- QUOTED PASSAGE:
====
Leadership Is the Counterintuitive Wisdom of Slowing Down

by Eva Fernández

Resist the Urge to Rush In

It’s intuitive to think that urgency is important for important things: work fast to design a product, sign a contract, develop a process, launch a marketing campaign.  So here is the most counterintuitive saying in the Spanish language: “Vísteme despacio, que tengo prisa” (”Take your time dressing me, I’m in a hurry”), this is important, slow down!

It’s counterintuitive to anyone who’s ever experienced impatience about something important.  In my world of higher education, it’s impatience about experimental results, impatience about student learning, impatience about the adoption of a new academic policy or the creation of an innovative curriculum, impatience about key performance indicators like student retention.  Add some fear—for instance, a drop in enrollment threatening to shrink the budget—and we are at a crossroads: do we act now, or do we step back and analyze the situation, so we can take data-informed action?

In the extraordinary book Factfulness, Hans Rosling devotes an entire chapter to “the urgency instinct”.  The chapter opens with anecdotes from Rosling’s work in remote areas of Africa, where he initially served as a district doctor.  Rosling eventually turned his attention to research, becoming health adviser to agencies including the World Health Organization and UNICEF, and later leading the Division of International Health of the Karolinska Institutet in Sweden, one of the world’s most important medical universities.  I urge you to read the book, so I won’t provide the details, but the gist of the anecdotes in the “urgency instinct” chapter is this: facing imminent danger, in the context of a potentially highly contagious disease, decisions made without sufficient information have tragic consequences.  “Fear plus urgency make for stupid, drastic decisions with unpredictable side effects”, warns Rosling.

What’s the right approach, then?  If it’s really important: slow down, step back, analyze the situation, take your time getting ready for action.  The next time the urgency instinct hits you, consider these tactics, adapted from Rosling’s wise words:

Don’t “Cry Wolf”
====
- QUESTIONS TO ANSWER:
• A. Write out the passage of the essay on slowing down, starting with "by Eva Fernández" and going on through "important, slow down!".
• B. According to the essay on slowing down, which institution's Division of International Health did Hans Rosling later lead?

[Records excerpted from a collection]
====
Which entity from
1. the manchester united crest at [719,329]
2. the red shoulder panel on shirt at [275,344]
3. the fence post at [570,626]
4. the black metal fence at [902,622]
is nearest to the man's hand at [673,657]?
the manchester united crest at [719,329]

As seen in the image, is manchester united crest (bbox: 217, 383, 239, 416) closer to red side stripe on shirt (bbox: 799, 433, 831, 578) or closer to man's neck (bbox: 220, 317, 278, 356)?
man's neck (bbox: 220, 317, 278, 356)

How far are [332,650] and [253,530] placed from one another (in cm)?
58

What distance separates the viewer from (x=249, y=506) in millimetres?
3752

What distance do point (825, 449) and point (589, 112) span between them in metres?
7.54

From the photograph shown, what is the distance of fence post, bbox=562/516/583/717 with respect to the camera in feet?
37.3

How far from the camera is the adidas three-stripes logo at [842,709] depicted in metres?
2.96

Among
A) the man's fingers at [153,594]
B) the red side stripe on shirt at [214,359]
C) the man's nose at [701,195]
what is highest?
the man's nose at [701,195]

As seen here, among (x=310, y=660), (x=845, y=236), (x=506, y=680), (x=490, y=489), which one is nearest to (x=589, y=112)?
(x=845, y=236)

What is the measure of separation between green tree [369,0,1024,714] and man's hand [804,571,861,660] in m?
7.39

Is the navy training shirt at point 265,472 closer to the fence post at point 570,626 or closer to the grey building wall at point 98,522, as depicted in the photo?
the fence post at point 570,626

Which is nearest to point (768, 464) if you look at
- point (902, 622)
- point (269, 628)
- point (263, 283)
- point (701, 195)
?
====
- ANSWERS BY TASK:
• A.
by Eva Fernández

Resist the Urge to Rush In

It’s intuitive to think that urgency is important for important things: work fast to design a product, sign a contract, develop a process, launch a marketing campaign.  So here is the most counterintuitive saying in the Spanish language: “Vísteme despacio, que tengo prisa” (”Take your time dressing me, I’m in a hurry”), this is important, slow down!

• B. The Karolinska Institutet in Sweden.